Só na sexta-feira dia 15 os EUA se deram ao desfrute de oficializar a ocupação do aeroporto com a assinatura do presidente René Préval em um documento redigido em Washington. No sábado dia 16, a secretária de Estado Hillary Clinton apareceu em Porto Príncipe, ao lado do chefe do Pentágono, Robert Gates, para ver de perto como andava a ocupação. Foi logo propondo que o parlamento, aliás destruído, aprovasse “novos poderes” para o presidente Préval, que nem palácio mais tem. Em primeiro de tudo, o poder de decretar toque de recolher. Esses novos poderes deveriam, claro, ser repassados para a tropa invasora. “Um decreto daria ao governo uma autoridade enorme, a qual, na prática, eles delegariam para nós”, afirmou Hillary ao “The New York Times”.

Durante o voo para Porto Príncipe, Hillary asseverou aos jornalistas que o governo do Haiti havia dado aos EUA “liberdade de ação para trabalhar”. Aliás, acrescentou, praticamente “pedira” a ocupação e a “segurança”. Também, pudera: tão gentilmente convidado por 10 mil marines, um porta-aviões nuclear e todo o charme de Obama, um gentleman como Préval – talhado na gelatina - não iria se omitir, ao final da visita, em assinar um “comunicado conjunto”. Mas o “comunicado conjunto” não resolve nada. Sob a pressão dos países que constituem a força de paz, começaram a ser esboçados pontos como o estabelecimento de dois corredores humanitários, para que possa ser distribuída ajuda em larga escala e prestado socorro médico ao grande número de feridos.

Quanto às relações entre os EUA e o Haiti, ninguém melhor que o único militar duas vezes condecorado com a Medalha de Honra do Congresso, o general de marines Smedley Butler. “Eu ajudei a fazer o Haiti e Cuba um lugar decente para os rapazes do National City Bank coletar receitas. Eu ajudei a estuprar meia dúzia de repúblicas centro-americanas em benefício de Wall Street. A lista de extorsões é longa”, afirmou Butler, ao se dar conta de que, diante do ele que havia executado para as corporações dos EUA, Al Capone “era um amador”. Além do Citibank, a outra grande beneficiária da invasão de 1916 – que durou até 1934 – foi a Haitian American Sugar Co. A constituição da invasão revogou artigo em vigor desde a independência, que só permitia a posse de terra aos haitianos.

“LAGO AMERICANO”

Antes, no século XIX, uma intervenção armada após outra. Além da doutrina do “Destino Manifesto”, que pretendia o Caribe como um “lago americano”, o Haiti tinha um significado particular: os escravagistas dos EUA jamais engoliram aquela república negra de escravos libertos. Na origem do estrangulamento sobre a jovem república, a indenização imposta pela França, após bloqueio naval à venda do açúcar haitiano, e cujo pagamento só acabou em 1947. Dívida que abriu caminho ao Citibank no país.

■ SEÇÃO DE DADOS ■

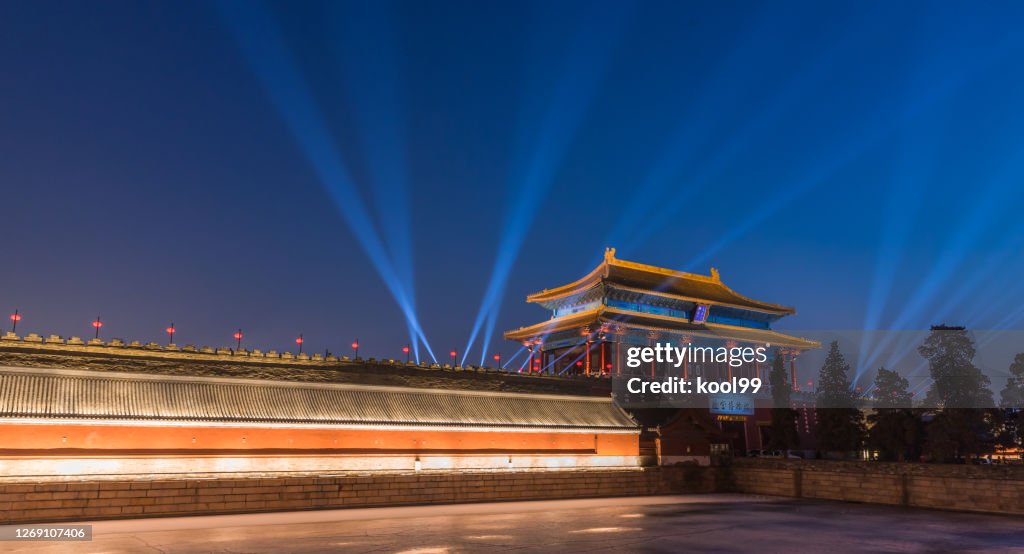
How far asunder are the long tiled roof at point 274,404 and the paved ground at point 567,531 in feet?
10.2

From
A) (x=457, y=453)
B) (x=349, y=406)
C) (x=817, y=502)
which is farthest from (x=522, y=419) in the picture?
(x=817, y=502)

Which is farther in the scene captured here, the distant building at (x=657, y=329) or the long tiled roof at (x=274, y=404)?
the distant building at (x=657, y=329)

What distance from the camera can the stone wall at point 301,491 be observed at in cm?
1844

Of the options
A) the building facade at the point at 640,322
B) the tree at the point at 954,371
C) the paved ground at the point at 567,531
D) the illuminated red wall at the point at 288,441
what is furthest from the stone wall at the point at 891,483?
the building facade at the point at 640,322

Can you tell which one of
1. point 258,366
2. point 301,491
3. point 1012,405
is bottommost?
point 301,491

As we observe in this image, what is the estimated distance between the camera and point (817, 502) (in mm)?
26656

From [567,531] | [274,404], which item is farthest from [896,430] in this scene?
[274,404]

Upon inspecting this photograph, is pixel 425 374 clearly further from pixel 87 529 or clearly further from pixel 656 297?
pixel 656 297

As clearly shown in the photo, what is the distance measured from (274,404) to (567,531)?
10751 millimetres

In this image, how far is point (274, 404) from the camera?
75.9 feet

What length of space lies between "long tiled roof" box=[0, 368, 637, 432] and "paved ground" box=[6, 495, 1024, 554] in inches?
122

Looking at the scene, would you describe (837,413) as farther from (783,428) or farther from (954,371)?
(954,371)

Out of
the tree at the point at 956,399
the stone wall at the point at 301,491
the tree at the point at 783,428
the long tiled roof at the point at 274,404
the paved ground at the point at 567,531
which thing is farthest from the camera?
the tree at the point at 783,428

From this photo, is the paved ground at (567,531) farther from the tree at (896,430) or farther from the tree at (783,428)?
the tree at (783,428)
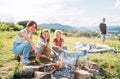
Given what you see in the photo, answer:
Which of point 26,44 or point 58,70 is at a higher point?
point 26,44

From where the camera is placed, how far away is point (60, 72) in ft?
23.3

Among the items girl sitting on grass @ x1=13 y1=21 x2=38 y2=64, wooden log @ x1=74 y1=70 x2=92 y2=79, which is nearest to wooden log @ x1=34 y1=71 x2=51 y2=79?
wooden log @ x1=74 y1=70 x2=92 y2=79

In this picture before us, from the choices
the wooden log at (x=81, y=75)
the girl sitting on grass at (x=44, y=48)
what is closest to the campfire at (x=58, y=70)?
the wooden log at (x=81, y=75)

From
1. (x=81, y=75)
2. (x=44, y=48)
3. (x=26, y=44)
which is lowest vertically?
(x=81, y=75)

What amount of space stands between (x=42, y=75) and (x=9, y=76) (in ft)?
2.66

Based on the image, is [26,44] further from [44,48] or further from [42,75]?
[42,75]

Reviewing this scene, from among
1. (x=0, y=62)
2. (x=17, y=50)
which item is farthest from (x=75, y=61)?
(x=0, y=62)

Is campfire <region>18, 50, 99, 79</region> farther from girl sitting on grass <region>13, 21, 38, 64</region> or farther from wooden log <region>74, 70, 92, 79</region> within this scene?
girl sitting on grass <region>13, 21, 38, 64</region>

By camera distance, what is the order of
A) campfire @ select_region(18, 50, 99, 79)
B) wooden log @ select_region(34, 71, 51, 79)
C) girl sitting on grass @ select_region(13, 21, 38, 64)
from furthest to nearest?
girl sitting on grass @ select_region(13, 21, 38, 64) → campfire @ select_region(18, 50, 99, 79) → wooden log @ select_region(34, 71, 51, 79)

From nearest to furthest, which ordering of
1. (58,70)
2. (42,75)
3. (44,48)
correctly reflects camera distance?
(42,75) < (58,70) < (44,48)

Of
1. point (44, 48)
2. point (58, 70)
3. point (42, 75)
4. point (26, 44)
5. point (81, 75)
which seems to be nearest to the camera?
point (42, 75)

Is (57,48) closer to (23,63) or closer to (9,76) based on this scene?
(23,63)

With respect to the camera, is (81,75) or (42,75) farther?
(81,75)

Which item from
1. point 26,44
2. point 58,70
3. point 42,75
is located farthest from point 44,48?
point 42,75
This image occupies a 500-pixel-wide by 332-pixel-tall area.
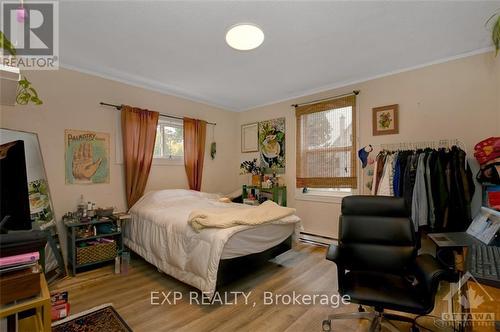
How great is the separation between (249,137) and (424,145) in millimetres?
→ 2983

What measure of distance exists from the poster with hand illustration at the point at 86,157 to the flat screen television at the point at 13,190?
6.53 feet

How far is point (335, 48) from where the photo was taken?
8.43 feet

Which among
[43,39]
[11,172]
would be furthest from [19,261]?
[43,39]

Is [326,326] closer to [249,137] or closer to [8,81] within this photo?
[8,81]

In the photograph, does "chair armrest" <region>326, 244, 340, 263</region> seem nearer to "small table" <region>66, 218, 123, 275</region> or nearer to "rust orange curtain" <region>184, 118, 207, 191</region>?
"small table" <region>66, 218, 123, 275</region>

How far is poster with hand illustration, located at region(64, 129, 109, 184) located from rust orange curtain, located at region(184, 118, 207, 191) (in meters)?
1.23

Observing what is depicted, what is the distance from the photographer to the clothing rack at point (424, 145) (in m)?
2.70

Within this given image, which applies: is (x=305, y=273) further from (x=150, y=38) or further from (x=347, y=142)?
(x=150, y=38)

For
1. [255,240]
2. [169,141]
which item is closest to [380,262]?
[255,240]

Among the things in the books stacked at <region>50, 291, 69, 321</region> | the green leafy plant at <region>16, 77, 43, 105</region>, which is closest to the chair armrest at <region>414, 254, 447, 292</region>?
the green leafy plant at <region>16, 77, 43, 105</region>

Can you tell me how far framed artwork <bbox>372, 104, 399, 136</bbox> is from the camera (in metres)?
3.11

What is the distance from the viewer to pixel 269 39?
7.76ft

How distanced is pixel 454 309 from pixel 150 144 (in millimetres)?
3935

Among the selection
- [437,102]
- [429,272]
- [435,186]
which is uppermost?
[437,102]
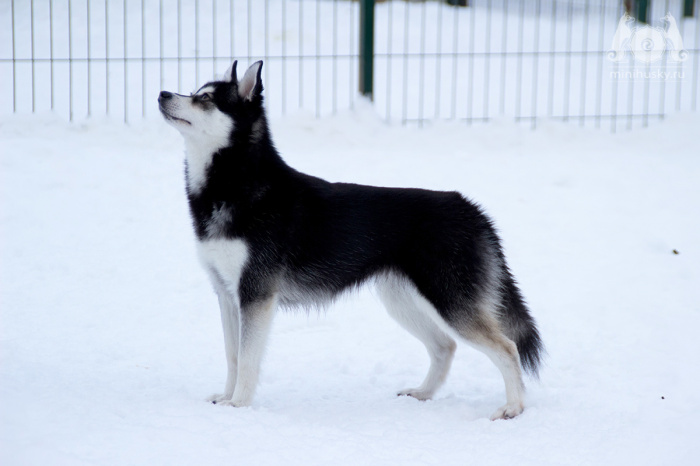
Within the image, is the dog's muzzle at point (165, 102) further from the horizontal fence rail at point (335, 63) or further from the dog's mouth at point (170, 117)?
the horizontal fence rail at point (335, 63)

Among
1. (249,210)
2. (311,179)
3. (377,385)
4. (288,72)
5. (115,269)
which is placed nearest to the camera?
(249,210)

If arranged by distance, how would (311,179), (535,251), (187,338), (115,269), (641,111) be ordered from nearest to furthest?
(311,179), (187,338), (115,269), (535,251), (641,111)

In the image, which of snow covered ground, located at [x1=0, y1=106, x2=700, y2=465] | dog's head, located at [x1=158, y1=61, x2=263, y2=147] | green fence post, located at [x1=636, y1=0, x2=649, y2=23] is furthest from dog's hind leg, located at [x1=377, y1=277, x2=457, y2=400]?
green fence post, located at [x1=636, y1=0, x2=649, y2=23]

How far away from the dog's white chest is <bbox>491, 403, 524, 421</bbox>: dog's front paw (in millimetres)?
1402

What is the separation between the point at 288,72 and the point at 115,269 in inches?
228

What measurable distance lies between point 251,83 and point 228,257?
2.82 feet

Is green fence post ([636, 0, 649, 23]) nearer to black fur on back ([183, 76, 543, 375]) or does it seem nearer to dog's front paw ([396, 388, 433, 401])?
black fur on back ([183, 76, 543, 375])

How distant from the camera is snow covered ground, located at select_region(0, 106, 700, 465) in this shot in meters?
3.21

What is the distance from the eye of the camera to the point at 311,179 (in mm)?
3871

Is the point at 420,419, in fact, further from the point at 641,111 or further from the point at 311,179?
the point at 641,111

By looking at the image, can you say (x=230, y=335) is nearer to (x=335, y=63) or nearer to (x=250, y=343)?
(x=250, y=343)

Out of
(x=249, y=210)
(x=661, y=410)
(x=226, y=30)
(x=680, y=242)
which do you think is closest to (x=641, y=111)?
(x=680, y=242)

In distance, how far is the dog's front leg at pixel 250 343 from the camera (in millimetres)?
3596

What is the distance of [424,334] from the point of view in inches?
161
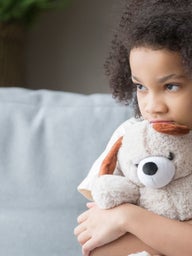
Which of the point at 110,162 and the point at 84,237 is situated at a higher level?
the point at 110,162

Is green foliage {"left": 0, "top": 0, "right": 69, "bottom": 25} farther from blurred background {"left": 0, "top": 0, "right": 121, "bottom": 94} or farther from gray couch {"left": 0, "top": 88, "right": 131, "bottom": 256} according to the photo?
gray couch {"left": 0, "top": 88, "right": 131, "bottom": 256}

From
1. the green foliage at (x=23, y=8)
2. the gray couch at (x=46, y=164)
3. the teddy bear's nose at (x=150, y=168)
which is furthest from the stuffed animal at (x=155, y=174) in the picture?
the green foliage at (x=23, y=8)

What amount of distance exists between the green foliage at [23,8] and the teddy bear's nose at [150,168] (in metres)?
0.83

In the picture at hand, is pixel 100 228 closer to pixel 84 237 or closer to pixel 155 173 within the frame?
pixel 84 237

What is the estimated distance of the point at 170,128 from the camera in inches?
33.2

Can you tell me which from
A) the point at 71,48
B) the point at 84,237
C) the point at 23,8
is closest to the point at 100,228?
the point at 84,237

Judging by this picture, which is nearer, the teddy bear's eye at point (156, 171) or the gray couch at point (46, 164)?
the teddy bear's eye at point (156, 171)

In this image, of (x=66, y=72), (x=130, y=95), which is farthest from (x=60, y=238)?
(x=66, y=72)

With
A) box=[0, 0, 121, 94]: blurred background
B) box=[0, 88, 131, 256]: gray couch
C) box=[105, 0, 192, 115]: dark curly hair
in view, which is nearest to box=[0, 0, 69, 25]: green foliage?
box=[0, 0, 121, 94]: blurred background

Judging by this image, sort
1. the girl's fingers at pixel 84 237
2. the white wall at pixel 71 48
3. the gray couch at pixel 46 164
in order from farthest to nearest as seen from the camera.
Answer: the white wall at pixel 71 48 < the gray couch at pixel 46 164 < the girl's fingers at pixel 84 237

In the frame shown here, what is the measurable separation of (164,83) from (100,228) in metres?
0.24

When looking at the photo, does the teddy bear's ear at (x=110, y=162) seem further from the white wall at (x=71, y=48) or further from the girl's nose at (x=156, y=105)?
the white wall at (x=71, y=48)

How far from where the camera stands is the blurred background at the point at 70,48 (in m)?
1.90

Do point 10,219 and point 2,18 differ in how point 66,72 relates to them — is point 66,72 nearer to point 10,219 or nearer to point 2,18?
point 2,18
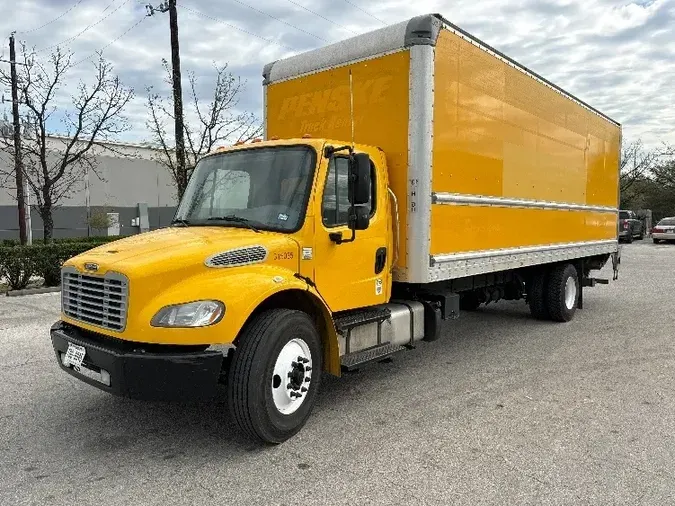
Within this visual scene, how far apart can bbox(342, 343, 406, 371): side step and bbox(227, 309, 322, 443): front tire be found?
40 cm

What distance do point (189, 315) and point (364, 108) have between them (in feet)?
9.59

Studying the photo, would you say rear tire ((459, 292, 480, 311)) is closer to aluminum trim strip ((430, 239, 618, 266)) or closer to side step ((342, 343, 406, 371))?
aluminum trim strip ((430, 239, 618, 266))

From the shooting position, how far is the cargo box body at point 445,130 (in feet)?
17.3

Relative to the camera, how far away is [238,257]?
4031 millimetres

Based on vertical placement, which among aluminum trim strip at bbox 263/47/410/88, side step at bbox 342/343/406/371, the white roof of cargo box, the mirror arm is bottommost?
side step at bbox 342/343/406/371

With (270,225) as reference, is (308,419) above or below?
below

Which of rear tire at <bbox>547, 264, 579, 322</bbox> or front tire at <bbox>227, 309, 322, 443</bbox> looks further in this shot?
rear tire at <bbox>547, 264, 579, 322</bbox>

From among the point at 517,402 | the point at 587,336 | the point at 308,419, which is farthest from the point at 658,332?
the point at 308,419

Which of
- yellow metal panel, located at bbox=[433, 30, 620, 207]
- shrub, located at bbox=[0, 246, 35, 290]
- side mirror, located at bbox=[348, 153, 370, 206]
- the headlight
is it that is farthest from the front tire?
shrub, located at bbox=[0, 246, 35, 290]

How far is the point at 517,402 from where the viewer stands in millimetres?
5043

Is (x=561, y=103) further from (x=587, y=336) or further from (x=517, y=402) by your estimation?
(x=517, y=402)

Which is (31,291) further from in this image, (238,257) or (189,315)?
(189,315)

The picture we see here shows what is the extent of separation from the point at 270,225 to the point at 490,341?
4.32 metres

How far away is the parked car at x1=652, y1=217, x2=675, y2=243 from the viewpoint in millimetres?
30908
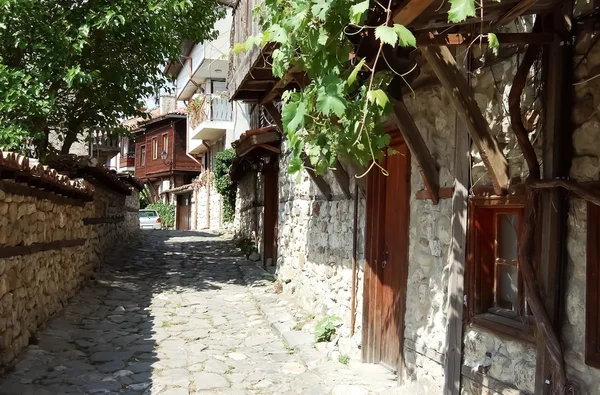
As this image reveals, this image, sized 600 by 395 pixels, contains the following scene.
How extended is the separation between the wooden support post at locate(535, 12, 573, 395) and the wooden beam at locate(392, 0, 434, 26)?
763 millimetres

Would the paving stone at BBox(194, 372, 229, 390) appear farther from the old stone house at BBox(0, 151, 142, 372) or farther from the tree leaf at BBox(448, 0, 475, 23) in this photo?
the tree leaf at BBox(448, 0, 475, 23)

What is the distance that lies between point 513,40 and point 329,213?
4014 mm

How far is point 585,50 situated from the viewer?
103 inches

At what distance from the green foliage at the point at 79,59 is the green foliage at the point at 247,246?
4414mm

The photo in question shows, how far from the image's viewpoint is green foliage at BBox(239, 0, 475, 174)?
2531mm

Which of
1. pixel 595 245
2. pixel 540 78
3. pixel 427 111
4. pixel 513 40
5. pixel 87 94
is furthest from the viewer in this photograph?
pixel 87 94

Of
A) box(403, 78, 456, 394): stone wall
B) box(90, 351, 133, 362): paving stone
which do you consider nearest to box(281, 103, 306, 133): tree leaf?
box(403, 78, 456, 394): stone wall

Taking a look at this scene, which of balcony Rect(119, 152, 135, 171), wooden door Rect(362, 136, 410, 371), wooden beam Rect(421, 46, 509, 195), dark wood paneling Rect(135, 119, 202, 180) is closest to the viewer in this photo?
wooden beam Rect(421, 46, 509, 195)

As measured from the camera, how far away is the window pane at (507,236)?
3252 millimetres

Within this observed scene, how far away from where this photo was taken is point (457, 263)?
3.51 meters

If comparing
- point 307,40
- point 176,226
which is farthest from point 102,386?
point 176,226

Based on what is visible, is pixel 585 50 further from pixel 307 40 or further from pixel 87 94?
pixel 87 94

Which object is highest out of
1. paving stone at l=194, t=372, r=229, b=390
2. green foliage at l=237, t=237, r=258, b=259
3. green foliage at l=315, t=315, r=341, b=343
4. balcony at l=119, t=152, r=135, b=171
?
balcony at l=119, t=152, r=135, b=171

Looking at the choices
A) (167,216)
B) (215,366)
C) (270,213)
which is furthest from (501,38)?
(167,216)
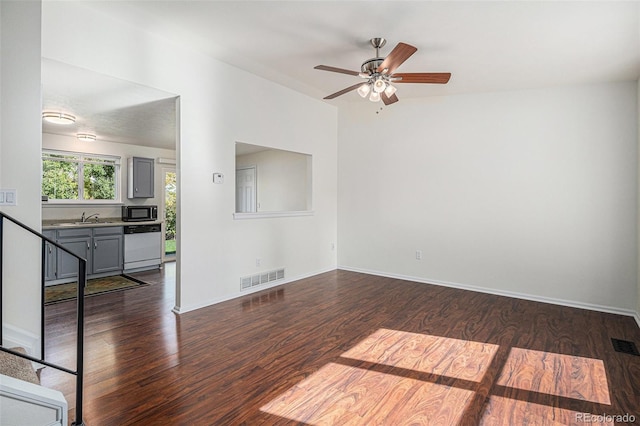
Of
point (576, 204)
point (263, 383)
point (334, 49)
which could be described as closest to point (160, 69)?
point (334, 49)

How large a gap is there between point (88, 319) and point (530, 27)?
5147 millimetres

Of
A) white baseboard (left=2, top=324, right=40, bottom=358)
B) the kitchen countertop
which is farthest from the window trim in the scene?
white baseboard (left=2, top=324, right=40, bottom=358)

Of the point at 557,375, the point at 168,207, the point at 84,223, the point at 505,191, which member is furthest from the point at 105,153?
the point at 557,375

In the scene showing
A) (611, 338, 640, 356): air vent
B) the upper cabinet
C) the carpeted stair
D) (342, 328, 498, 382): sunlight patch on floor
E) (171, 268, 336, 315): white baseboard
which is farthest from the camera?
the upper cabinet

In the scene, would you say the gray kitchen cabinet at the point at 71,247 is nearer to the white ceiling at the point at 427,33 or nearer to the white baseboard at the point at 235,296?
the white baseboard at the point at 235,296

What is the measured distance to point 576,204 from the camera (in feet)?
13.3

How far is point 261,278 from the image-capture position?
15.1 ft

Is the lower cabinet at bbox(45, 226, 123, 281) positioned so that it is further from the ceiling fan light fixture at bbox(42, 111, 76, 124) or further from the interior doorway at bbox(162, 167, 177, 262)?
the ceiling fan light fixture at bbox(42, 111, 76, 124)

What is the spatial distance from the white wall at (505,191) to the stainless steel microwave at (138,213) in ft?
12.4

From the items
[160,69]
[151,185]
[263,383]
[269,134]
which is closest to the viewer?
[263,383]

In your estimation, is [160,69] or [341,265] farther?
[341,265]

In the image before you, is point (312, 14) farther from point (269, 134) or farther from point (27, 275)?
point (27, 275)

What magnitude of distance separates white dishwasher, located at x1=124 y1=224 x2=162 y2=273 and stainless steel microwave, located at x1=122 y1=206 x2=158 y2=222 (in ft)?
0.85

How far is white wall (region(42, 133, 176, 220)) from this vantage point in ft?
17.8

■ SUA TAREFA ■
Com base no texto sobre o Haiti, responda, por favor, às perguntas a seguir:
(a) Em que dia Hillary Clinton apareceu em Porto Príncipe?
(b) Quantas vezes o general Smedley Butler foi condecorado com a Medalha de Honra do Congresso?
(c) Em que ano terminou o pagamento da indenização imposta pela França?

■ RESPOSTA ■
(a) No sábado, dia 16.
(b) Duas vezes.
(c) Em 1947.